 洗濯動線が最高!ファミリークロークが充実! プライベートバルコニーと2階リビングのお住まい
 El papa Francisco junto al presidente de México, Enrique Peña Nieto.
==
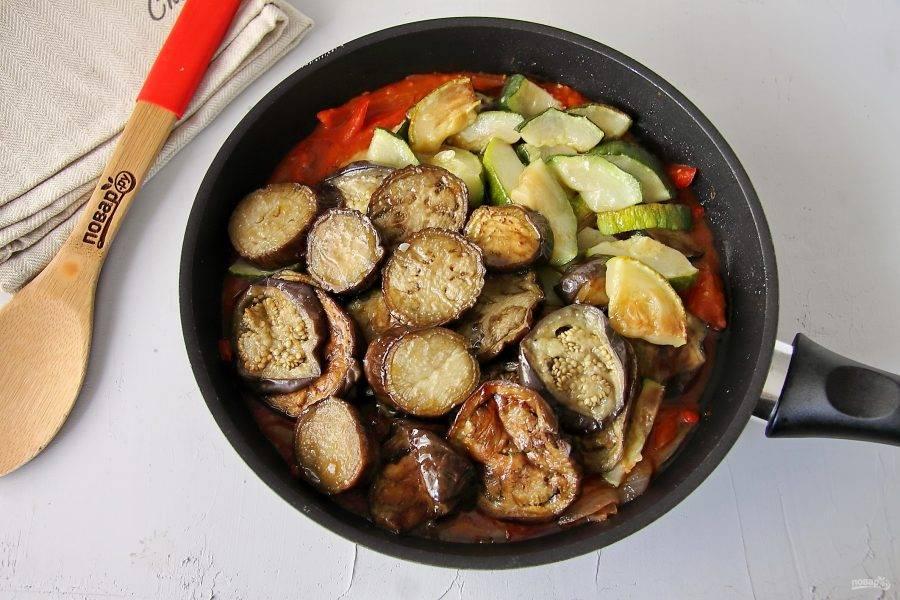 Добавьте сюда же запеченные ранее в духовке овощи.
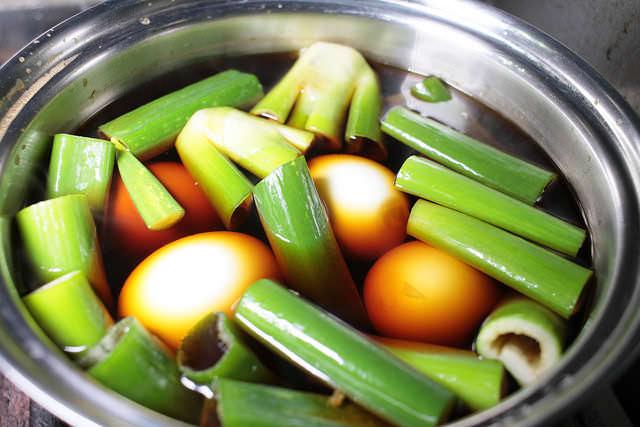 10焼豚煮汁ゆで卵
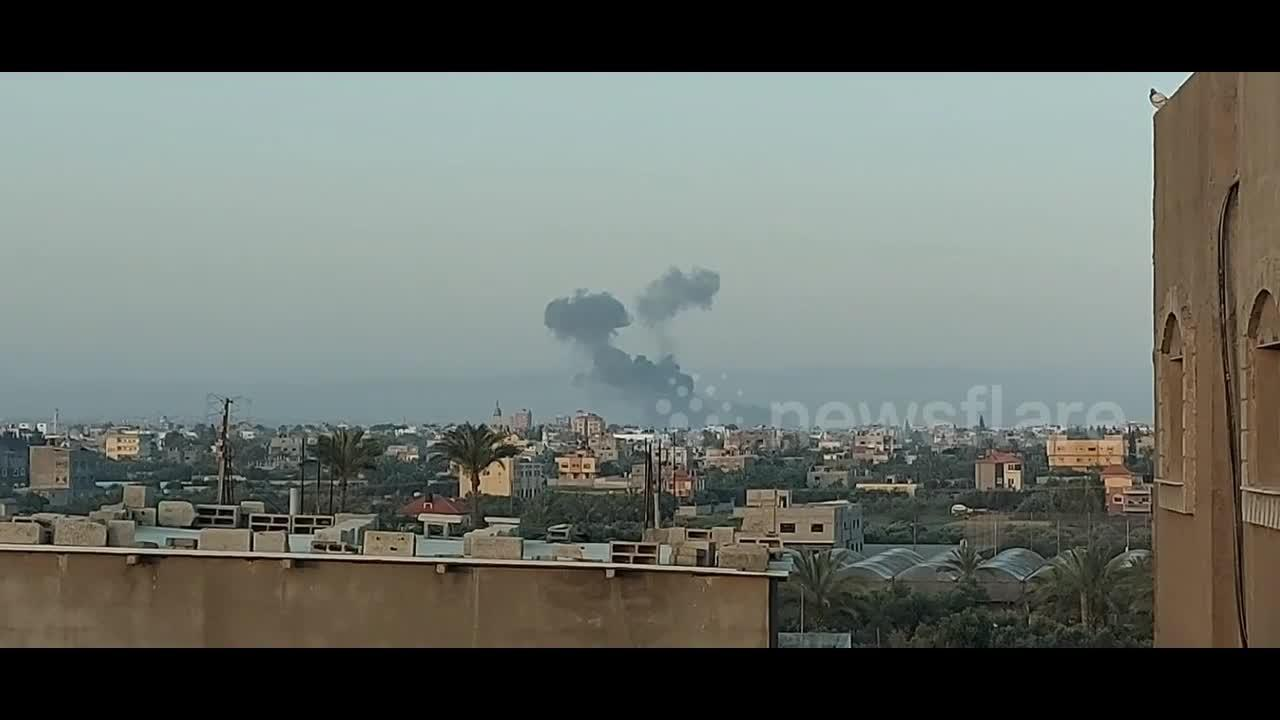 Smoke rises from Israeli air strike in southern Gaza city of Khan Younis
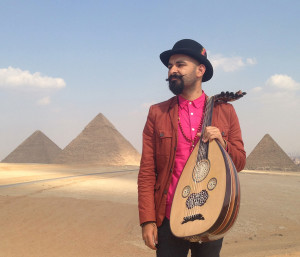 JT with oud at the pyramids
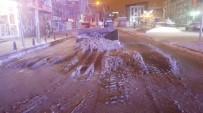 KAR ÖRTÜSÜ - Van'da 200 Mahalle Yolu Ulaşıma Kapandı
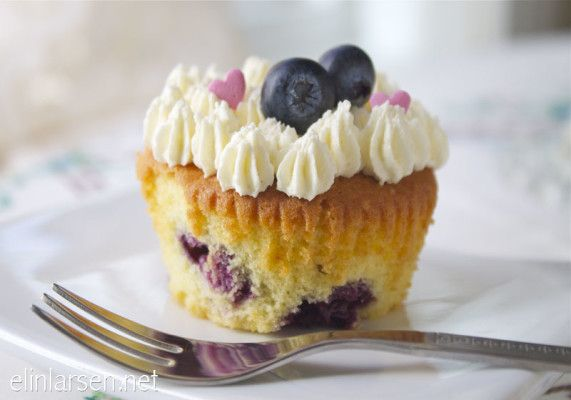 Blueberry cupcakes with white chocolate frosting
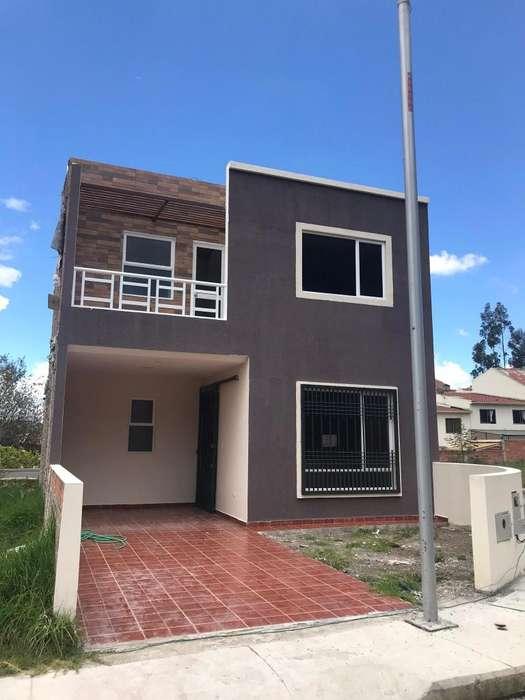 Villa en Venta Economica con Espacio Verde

**GOAL OF THE EXERCISE**
Copy the lines above between the one holding "Smoke rises from" and the one holding "Villa en Venta Economica con Espacio Verde", inclusive. Drop the pictures.

**REPLY**
 Smoke rises from Israeli air strike in southern Gaza city of Khan Younis
 JT with oud at the pyramids
 KAR ÖRTÜSÜ - Van'da 200 Mahalle Yolu Ulaşıma Kapandı
 Blueberry cupcakes with white chocolate frosting
 Villa en Venta Economica con Espacio Verde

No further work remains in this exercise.